Cette année, dix jeunes adultes malgaches handicapés obtiendront leur carte d'artisan grâce au centre de formation ouvert par l'association Zanaka à Tananarive en 2005 (en partenariat avec des associations locales). Cette attestation délivrée par le ministère de l'Artisanat, ainsi que la formation suivie pendant un an, devraient permettre aux bénéficiaires de s'insérer plus facilement dans une société en crise."Après de nombreux voyages à Madagascar, nous sommes tombés amoureux de la Grande Île et de ses habitants. Participant à plusieurs initiatives, nous avons particulièrement suivi la vie de certains centres. L'association a été créée pour organiser le soutien que nous voulons leur apporter", explique Régine Le Goffic, présidente de l'association. 
"Au début, Zanaka (qui signifie enfant en malgache) soutenait un centre d'accueil d'enfants des rues. Nous étions confrontés à la problématique de l'insertion professionnelle pour les adolescents, et nous nous sommes aperçus que c'était relativement simple pour les garçons, mais que c'était beaucoup plus limité pour les filles quand elles n'avaient pas un niveau d'études élevé… et encore plus difficile pour les personnes handicapées !" Afin d'être admis dans le centre, il faut donc être âgé de 20 à 35 ans, être en situation de handicap physique et en très grande précarité. 90 % sont des femmes.

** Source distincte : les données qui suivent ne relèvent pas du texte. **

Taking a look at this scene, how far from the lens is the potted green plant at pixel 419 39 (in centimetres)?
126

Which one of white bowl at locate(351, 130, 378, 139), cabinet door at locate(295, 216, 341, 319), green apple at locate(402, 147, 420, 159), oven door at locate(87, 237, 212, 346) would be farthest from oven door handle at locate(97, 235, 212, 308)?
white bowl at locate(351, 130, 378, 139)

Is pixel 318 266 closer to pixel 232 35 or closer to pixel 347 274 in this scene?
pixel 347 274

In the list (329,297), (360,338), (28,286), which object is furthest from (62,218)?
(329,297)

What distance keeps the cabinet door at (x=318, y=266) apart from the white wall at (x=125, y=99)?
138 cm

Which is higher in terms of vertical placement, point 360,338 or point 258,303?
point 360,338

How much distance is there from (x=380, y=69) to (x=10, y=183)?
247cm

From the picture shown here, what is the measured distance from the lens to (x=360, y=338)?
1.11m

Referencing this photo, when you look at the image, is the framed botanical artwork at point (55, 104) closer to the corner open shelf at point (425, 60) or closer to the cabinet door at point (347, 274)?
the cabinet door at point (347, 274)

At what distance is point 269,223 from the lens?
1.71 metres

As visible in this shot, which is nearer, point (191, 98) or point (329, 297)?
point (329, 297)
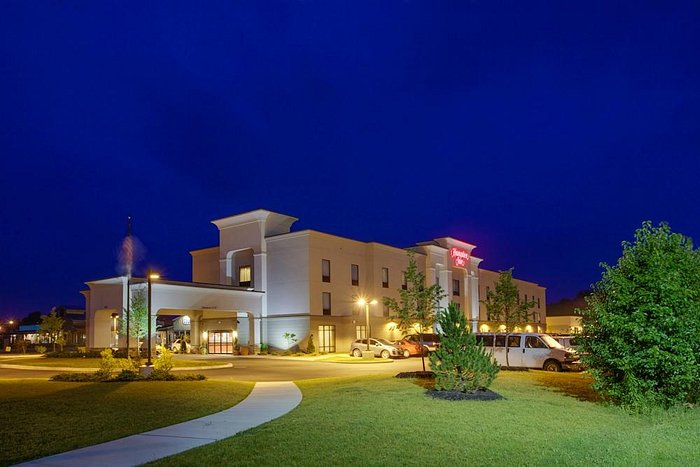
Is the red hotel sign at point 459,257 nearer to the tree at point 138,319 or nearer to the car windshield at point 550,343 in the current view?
the tree at point 138,319

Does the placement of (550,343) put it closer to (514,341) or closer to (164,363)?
(514,341)

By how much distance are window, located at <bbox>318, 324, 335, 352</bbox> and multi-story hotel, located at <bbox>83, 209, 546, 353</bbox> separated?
0.08 metres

Trois promotions ont déjà bénéficié des 12 mois de formation et de ses effets positifs : "une partie des anciens stagiaires travaille en intermittence à cause de la crise économique, mais 60 à 70 % d'entre eux n'ont plus de problèmes."
Formation haut de gamme
Apprendre un métier ne suffit pas forcément à assurer son avenir professionnel lorsque l'on est en situation de handicap. Zanaka a donc décidé de former les stagiaires à différentes techniques de vannerie, assez particulières "pour qu'ils trouvent des emplois vraiment qualifiants : ils sont en mesure de faire un travail minutieux et de qualité, et sont souvent affectés à la création de prototypes, à des postes un peu privilégiés où ils ne seront pas payés à la pièce."
Une bonne partie souhaite aussi se lancer en tant qu'indépendant et ouvrir un petit atelier, et l'association propose donc des cours de gestion simplifiée pour leur donner quelques bases sur l'entrepreneuriat. Mais seuls ceux qui ont un niveau d'études assez élevé peuvent espérer ainsi créer leur propre emploi : "une ou deux personnes par promotion y parvient. C'est une société dans laquelle il y a beaucoup de marchandage, et il ne faut pas qu'elles soient perdantes."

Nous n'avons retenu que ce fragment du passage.